Identification de marqueurs pronostiques dans le cancer de la prostate

 

Jacques Lapointe

Université McGill

 

Domaine : Cancer

Programme chercheurs-boursiers - Junior 2

Concours 2012-2013

Le cancer de la prostate est le plus fréquemment diagnostiqué et troisième cause de mortalité par cancer chez l'homme au Canada. Certaines tumeurs prostatiques demeurent indolentes et non-cliniquement significatives pendant plusieurs années alors que d'autres progressent rapidement, s'étendent à d'autres organes (métastases) et deviennent fatales. Malheureusement, nous n'avons pas d'indicateurs biologiques fiables qui permettent de prédire (pronostic), au moment du diagnostic, quels patients auront besoin de traitements immédiats et quels sont ceux qui auront besoin de surveillance seulement. Il est bien connu que les cellules cancéreuses prostatiques ont des altérations dans leur génome (ADN). Nos recherches récentes suggèrent que les tumeurs agressives ont des altérations génomiques différentes des tumeurs indolentes. Ces altérations peuvent toucher des gènes affectant la capacité de la tumeur à se propager aux autres organes. Nous pensons que ces altérations, généralement des gains et des pertes d'ADN, peuvent servir de marqueurs moléculaires semblables à des « empreintes digitales » pour identifier le type de tumeur. Nous avons développé une technique permettant de mesurer ces marqueurs dans des échantillons cliniques.

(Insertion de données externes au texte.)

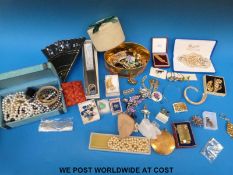 A large collection of costume jewellery to include agate necklace, beaded necklaces, faux pearls,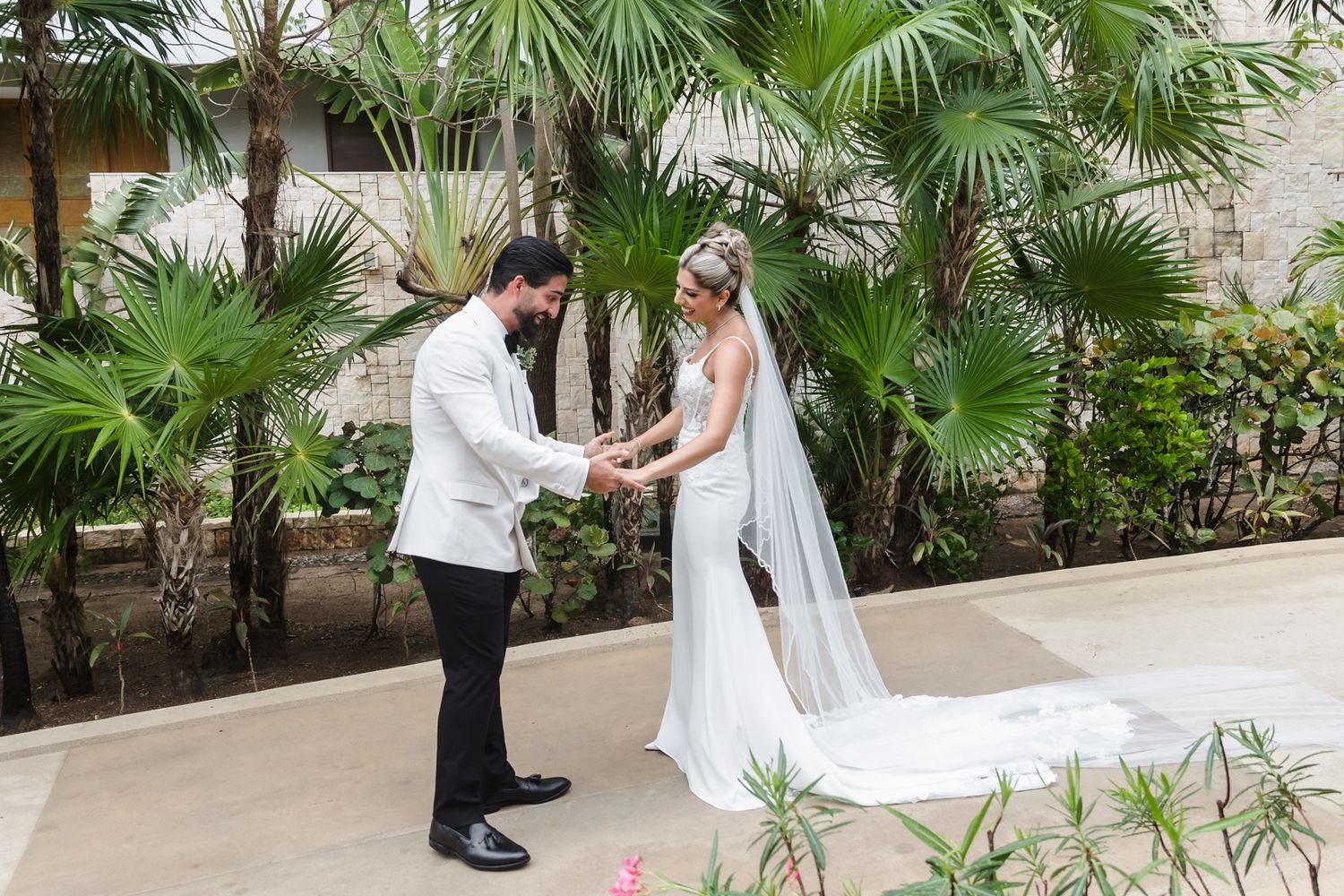 Bride and groom hold hands facing each other in a tropical garden, bride wearing a flowing white gown with veil.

Dans ce projet, nous proposons d'identifier les altérations génomiques associées aux métastases qui pourraient éventuellement servir de marqueurs. Nous planifions également d'évaluer la valeur pronostique des nouveaux marqueurs en analysant des centaines de tumeurs prostatiques avec suivi clinique complet. Nous allons déterminer s'il existe un lien entre la présence d'un marqueur donné et l'évolution de la maladie (rémission ou récidive). Ces travaux devraient permettre le développement de nouveaux tests cliniques. Nous allons aussi étudier le rôle des gènes affectés par les altérations génomiques sur la progression cancéreuses en utilisant des modèles in vitro et in vivo de cancer prostatique. La compréhension de leur rôle dans la formation des métastases devrait permettre le développement de nouveaux agents thérapeutiques.